Tuju loses bid to block firm's take over in Sh1.5b battle with bank

The Supreme Court has dealt former Foreign Affairs minister Raphael Tuju’s firm, Dari Limited, a major blow after dismissing its application to block receivership.

In a ruling on Friday, a five-judge bench of Deputy Chief Justice Philomena Mwilu and Justices Mohamed Ibrahim, Smokin Wanjala, Njoki Ndung’u and William Ouko unanimously agreed that Dari had not proved to the court that East Africa Development Bank (EABD) would be unable to pay in case his case succeeds.

According to the bench, Dari’s worry that the bank would ride on its diplomatic immunity not to honour the orders in case of a win could not be founded.

They ruled that a balance of competing interest is tilted in favour of the regional bank as Dari still owed it Sh1.5 billion.

This is despite it holding Dari’s properties as security and a deposit of Sh50 million held by their lawyers in an interest-earning account.

“We are satisfied that the respondent remains a reputable international bank that should have no difficulty compensating the applicants if the applicants succeed in their claim. The applicants’ apprehension as to the diplomatic immunity afforded to the respondent does not suffice,” the Supreme Court ruled.

Bankruptcy suit

At the heart of the case is whether a United Kingdom judgment in favour of EADB can be recognised and enforced in Kenya.

Tuju is fighting to block receiver managers from his Dari Coffee Garden and Restaurant (which took the loan) while also shaking off a bankruptcy suit brought against him and his three children.

He plans to convince the court that EADB reneged on an agreement they made to advance Dari a total of Sh1.19 billion.

Instead, he claims, the lender only advanced him around Sh800 million for the acquisition of the 20-acre Tree Lane Property to expand his hospitality business at Dari in Karen Estate, Nairobi.

Further, he claims that the lender reneged on adding up 294 million for the development of 30 three-bedroomed senior resident units at Tree Lane and another 85-bedroomed maisonette at a nearby seven-acre land on Mwitu Road.
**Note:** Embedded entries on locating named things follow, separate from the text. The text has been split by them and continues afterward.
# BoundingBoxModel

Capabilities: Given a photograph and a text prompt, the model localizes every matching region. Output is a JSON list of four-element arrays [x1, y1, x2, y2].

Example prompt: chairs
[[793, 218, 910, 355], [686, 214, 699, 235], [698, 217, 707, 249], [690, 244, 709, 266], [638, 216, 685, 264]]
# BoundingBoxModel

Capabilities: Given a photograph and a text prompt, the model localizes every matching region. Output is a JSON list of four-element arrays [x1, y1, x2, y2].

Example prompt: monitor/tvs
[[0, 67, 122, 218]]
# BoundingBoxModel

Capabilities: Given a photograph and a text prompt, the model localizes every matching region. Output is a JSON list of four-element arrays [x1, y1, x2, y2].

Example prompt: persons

Tuju says not only did the bank refuse to advance Dari the money, but it also frustrated all his efforts to amicably bring this issue to a close.

But for EADB, Tuju was offered a loan and should honour his debt obligation.

EADB is demanding Sh1.6 billion – including the principal amount and accrued interest - from Tuju and his three children Yma Tuju, Alma Tuju, and Mano Tuju, who are also directors at Dari. The four also personally guaranteed the loan.

Nevertheless, the former Rarieda Member of Parliament says that the UK judgment is defective and unconstitutional.

While poking holes in the judgment, he argues that the verdict cannot stand as Justice Daniel Toledano and EADB’s lawyer Michael Sullivan are both members of One Essex Court Chambers, a commercial law firm in the UK.

Tuju faults the Commercial Court for allowing EADB to enforce the judgment in Kenya saying that Justice Wilfrida Okwany failed to consider his grievance on how the proceedings in the UK were conducted.

While denying the allegations, EADB lawyers Githu Muigai, Michael Sullivan, and former Uganda Solicitor General Peter Kabatsi argue that the politician had lost the battle in the UK, first before the High Court and his appeal.

According to the trio, Tuju ought to have sought recourse in the UK and not a Kenyan Court.

EADB lawyers told the court that Tuju was seeking to review the orders of the UK Court.

The court heard that he has not made any payments or showed a commitment to offset the loan.

According to Githu, Tuju participated in the UK case, and was allowed to even fight on appeal.

He argued that the politician is trying to re-open the case afresh in Kenya, in a bid to deny his client an opportunity to recover its money.

“The judgment debtor (Tuju) had an opportunity to advance his case in the United Kingdom and which he lost. He cannot be heard to again say here in Kenya that he was not given a fair hearing,” argued Githu.

Barristers and Solicitors

On the EABD’s lawyer and the judge sharing a chamber, Githu distinguished that the practice in the UK is different from Kenya. He explained that in the UK, there are two types of lawyers- Barristers and Solicitors.

He said that Solicitors own law firms while barristers are lone lawyers who share a building, but have different chambers, clients and practice separately.

According to Githu, Toledano and Sullivan are barristers hence could not meet or interact as they have separate chambers.

Tuju asserts that his agreement with EADB was that it would provide a $9.3 million (Sh943.9 million) loan to buy a property known as Tree Lane and would subsequently provide Sh 294 million to develop it.

Tuju that EADB was to provide Sh 294 million for construction but it kept shifting goals, which in turn frustrated efforts to effectively run the project.